Le Premier ministre éthiopien Abiy Ahmed a rejeté lundi l’idée de former un gouvernement de transition à l’expiration en octobre de son mandat, balayant une suggestion en ce sens de l’opposition, qui dit craindre une crise constitutionnelle.
Le deuxième pays le plus peuplé d’Afrique devait se rendre aux urnes en août, des élections nationales au cours desquelles Abiy Ahmed souhaitait se voir conforter pour mener à bien de nouvelles réformes politiques et économiques.
Mais la commission électorale a annoncé fin mars que l’épidémie de coronavirus rendait impossible l’organisation du scrutin à temps.
Par conséquent, les élections ne pourront advenir avant la fin du mandat des députés, qui expire début octobre, débouchant sur une situation délicate pour laquelle la Constitution n’offre pas de marche à suivre claire.
« Des gens peuvent proposer l’idée d’un gouvernement intérimaire et de transition mais sa mise en œuvre serait inconstitutionnelle », a déclaré lundi M. Abiy, prix Nobel de la paix 2019, lors d’une session de questions-réponses avec les parlementaires.
Il a également réitéré la volonté de son parti, le parti de la prospérité, de se soumettre aux électeurs.
« Nous voulons que les élections se tiennent. Le parti de la prospérité n’est pas un parti qui a peur des élections », a assuré le Premier ministre.
La chambre haute du Parlement devrait répondre prochainement aux recommandations que lui a formulé le Conseil éthiopien des questions constitutionnelles, qui a mené des auditions publiques le mois dernier.
Tandis que M. Abiy a évoqué lundi un possible délai « de quelques mois » avant les élections, la Commission électorale avait déclaré devant le Conseil qu’au moins 10 mois seraient nécessaires pour les préparer.

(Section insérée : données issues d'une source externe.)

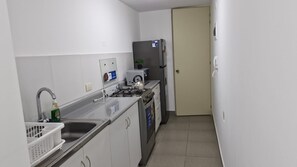 A compact kitchen with a sink, stove, and refrigerator. - Minimal Living Apartment - Near the Airport, perfect for Your Stay (Lima)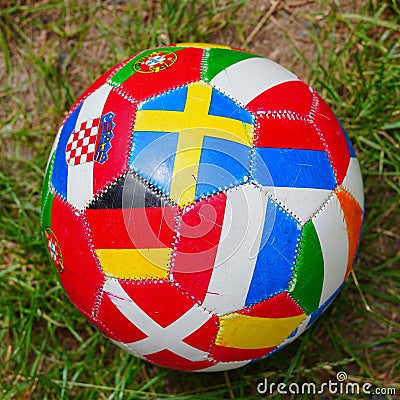 Red ball with various international flags on it with an interesting design Stock Photo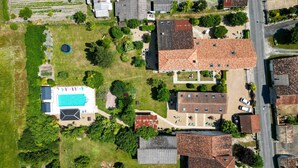 Ett flygbildsbild av ett bostadsområde med en swimmingpool, flera hus med röda tegeltak och en välskött gräsmatta.
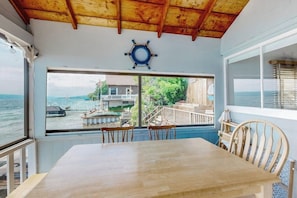 A room with a wooden table and chairs, a large window with a view of the sea and a dock, and a ship's wheel decoration on the wall. - 2BR lakefront home with grill - great views (Jerusalem)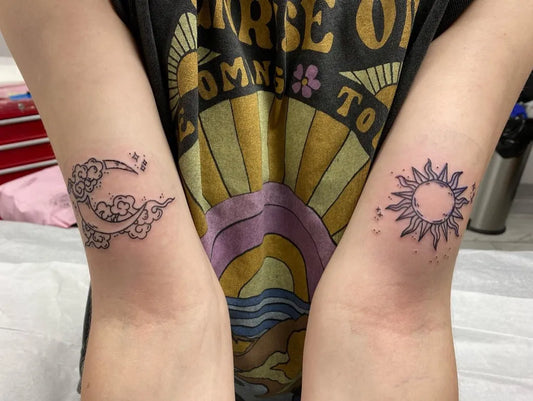 Small Fine Line Sun and Moon Tattoo on Women Bicep by @brigitte_tattoos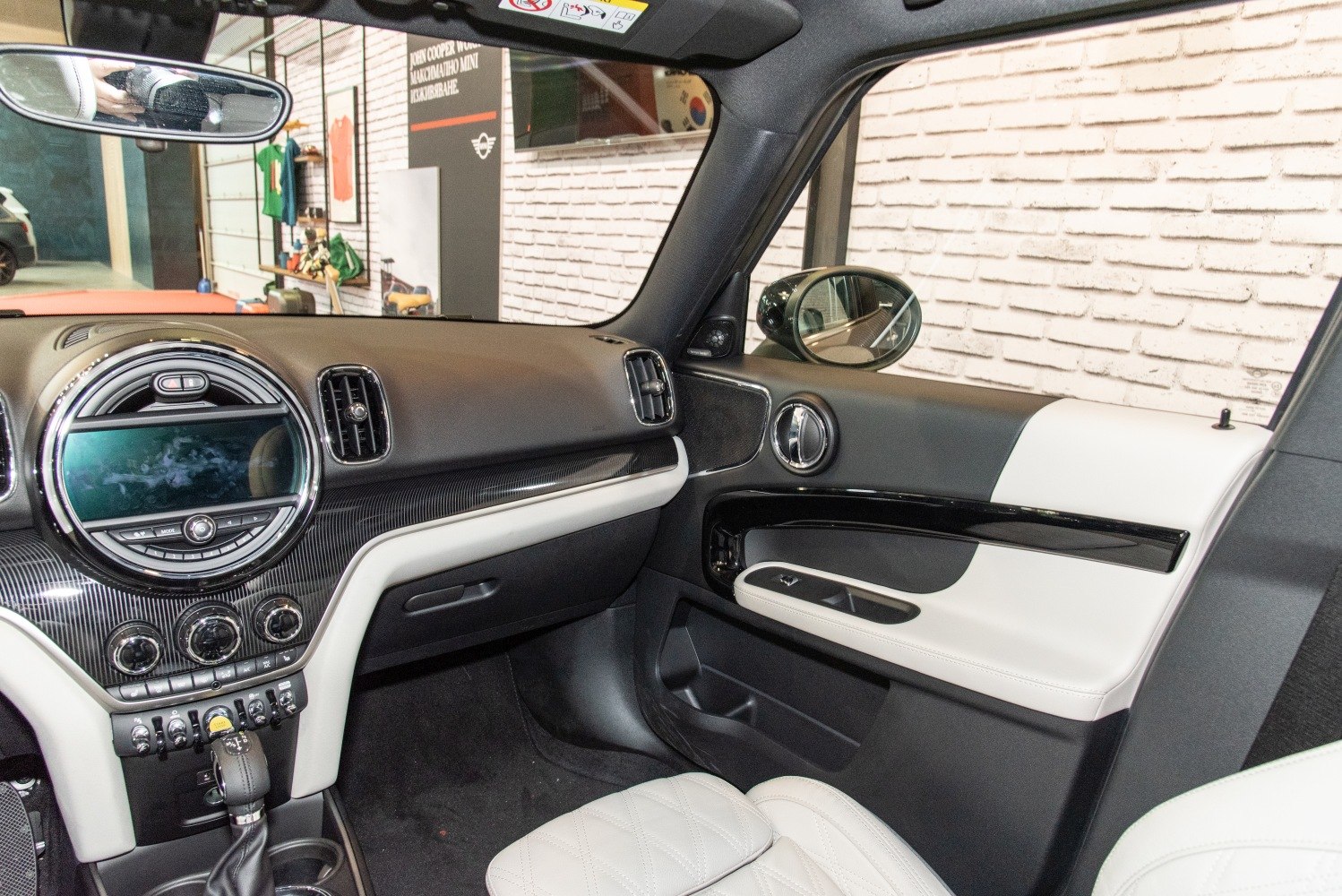 Modern car dashboard and door panel with detailed controls and leather seating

Lundi après-midi, la chaîne de télévision d’État de la région du Tigré (nord) rapportait que la présidente de la chambre haute du Parlement, Keria Ibrahim, avait démissionné, expliquant qu’elle ne souhaitait « pas travailler avec un groupe qui viole la Constitution et qui pratique la dictature ».
Keria Ibrahim est membre du Front de libération du peuple du Tigré, qui dominait la coalition au pouvoir avant l’arrivée d’Abiy Ahmed en 2018 et qui a depuis été marginalisé, jusqu’à officialiser sa rupture avec le Premier ministre l’année dernière.
D’autres membres de l’opposition ont accusé le Premier ministre de profiter de la pandémie de coronavirus pour rester au pouvoir.
Ils ont également demandé à être plus impliqués dans la recherche d’une issue, arguant qu’une consultation du Parlement est insuffisante, la majorité des députés soutenant le parti au pouvoir.
De son côté, M. Abiy a accusé l’opposition de chercher à exploiter l’incertitude créée par la pandémie afin de réclamer plus de pouvoir.
L’Éthiopie a annoncé son premier cas de Covid-19 mi-mars et dénombre actuellement 2.156 cas et 27 décès.
Près de la moitié de ces cas ont été enregistrés au cours des 10 derniers jours, conduisant le ministère de la Santé à « réitérer (son) appel à encore plus d’engagement collectif » afin de combattre la pandémie.